→ PASSAGE SHOWN:
There is a saying about recruiting: “It’s like shaving. You’ve got to do it every day or you look bad.”
But how does the adage apply when not everyone is necessarily shaving every day?
The freeze that the coronavirus has put on college football extends to most of the important dates on the spring calendar — campus visits, off-campus contact with coaches, June camps (whether on campus or not) that usually serve as important opportunities for evaluation.
“Those have been really big events for Alabama under Nick Saban,” said Rodney Orr, a long-time recruiting reporter as one of his duties as the owner of the Tider Insider website. “You’d normally see Alabama making a lot of offers in July.”
Some programs, like Alabama, have continued to follow that timetable. In hindsight, one wonders if most football programs wouldn’t prefer to have the old single February signing date back but that’s water over the dam at this point. The Crimson Tide has four total commitments, two wide receivers from south Florida and two in-state defenders, all of whom have been Saban targets for some time, and thus thoroughly vetted.
Others have been more aggressive, to put it mildly. The team that has been sprinting while others have been trotting, attracting a tremendous amount of attention, has been the University of Tennessee.
This is not an attempt to evaluate the 21 recruits that UT has at this point, including a flurry of highly-rated (four- or five-star) players that have committed to the Vols over the last 10 days. Jeremy Pruitt is a solid recruiter, a good evaluator and has more knowledge of his current roster than anyone else, and if he is bringing in players that can make his team stronger, there is no reason to criticize that.
But here is the thing: 21 commitments in mid-May doesn’t leave much room in a class. UT probably has a little flexibility to go past 25 signees, but then they get to 27 or 28, things will start to get tight. As a point of comparison, here are some other significant commitment numbers from the SEC: Ole Miss has three, Alabama and Auburn each have four commitments, South Carolina has six, Georgia and Texas A&M each have seven, LSU (riding on the wave of a national title) has 10, Florida has 12. Tennessee has 21, 12 of whom are rated as 3-stars.

→ EXTRACTED INFORMATION:

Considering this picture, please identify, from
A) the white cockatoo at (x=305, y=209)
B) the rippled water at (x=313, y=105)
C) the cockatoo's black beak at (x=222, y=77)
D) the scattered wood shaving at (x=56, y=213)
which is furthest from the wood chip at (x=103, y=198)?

→ PROMPT A:
Retype the article on college football recruiting, beginning at the words "This is not" and stopping after the words "to criticize that.".
→ PROMPT B:
Continue the article on college football recruiting, picking up after its final sentence.
The lines have no part in this work.

→ ANSWER SECTION A:
This is not an attempt to evaluate the 21 recruits that UT has at this point, including a flurry of highly-rated (four- or five-star) players that have committed to the Vols over the last 10 days. Jeremy Pruitt is a solid recruiter, a good evaluator and has more knowledge of his current roster than anyone else, and if he is bringing in players that can make his team stronger, there is no reason to criticize that.

→ ANSWER SECTION B:
One can look at it from different perspectives. Viewed with an orange tint, Tennessee is rolling, has added some top-notch players (including the No. 1 player in Alabama per the 247 rankings) and is going to add nothing but Top 100 national talent down the stretch. The other viewpoint: there is not a milk-off at the dairy and there is no prize for filling up your bucket first. The Tennessee class includes a lot of players who haven’t had an evaluation opportunity since their 2019 high school season ended. Either UT is going to roll with that or some of its commitments may not have firm offers later on, which is part of the game but makes it awfully difficult to view the current 21 commitments as anything other than “options.”
Alabama fans are spoiled, of course, and UA coming in with a current No. 47 ranking behind Toledo and Purdue is not what those fans are accustomed to seeing. Getting attention in May is important, especially when little else is happening and headlines are there to be grabbed. But the numbers game in recruiting has a way of evening itself out.